Exercise text –
※ ※ ※

In my July 2023 article for California CPA magazine titled, “Taking CAS and Conversation to a Whole New Level,” we talked about the many situations and challenges businesses face as they grow and expand. Many of these challenges require a one-time fix and others can be more recurring—and sometimes—universal for all clients. In many cases, these additional services are unique to client’s needs and essential to their well-being. Thus, they and their needs are essential to us—and create opportunities for all.
As we grow and our clients expand, the more recurring and specialized client assistance grows in both importance and being critical to us and clients. As your consulting or client accounting services (CAS) grow, many services will become more repetitive in nature and can be more standardized, allowing you to create a niche in certain areas.
Services like business evaluations, bookkeeping, business management and others can become more unique as a single service as opposed to a more global approach—for instance, helping more of your clients grow.
Creating niche services can make your firm more effective and more profitable. Finding the opportunities and how you can help maximize them will be critical for everyone. Many opportunities and challenges may already exist—and be immediate needs for your clients. Some may already be an existing service for some clients and not others.

※ ※ ※

Exercise data –

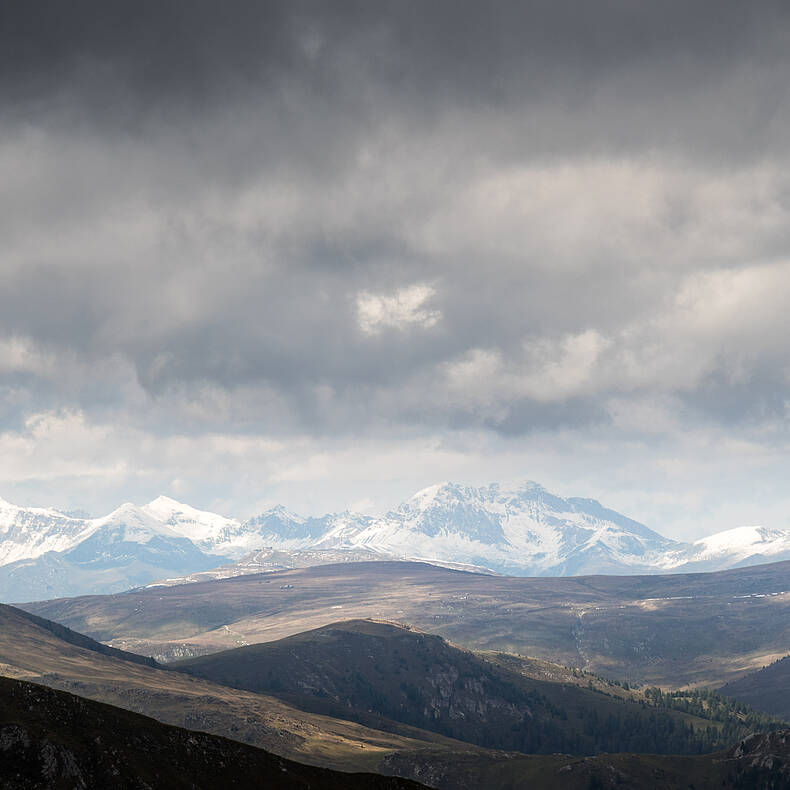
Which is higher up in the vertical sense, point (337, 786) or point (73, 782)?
point (73, 782)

※ ※ ※

What the exercise asks –
Please answer these questions from the text on client accounting services.
(a) In what month and year did the California CPA magazine article mentioned at the start appear?
(b) What does the abbreviation CAS stand for?
(c) What two things can creating niche services make a firm?

Solution below –
(a) July 2023
(b) Client accounting services
(c) More effective and more profitable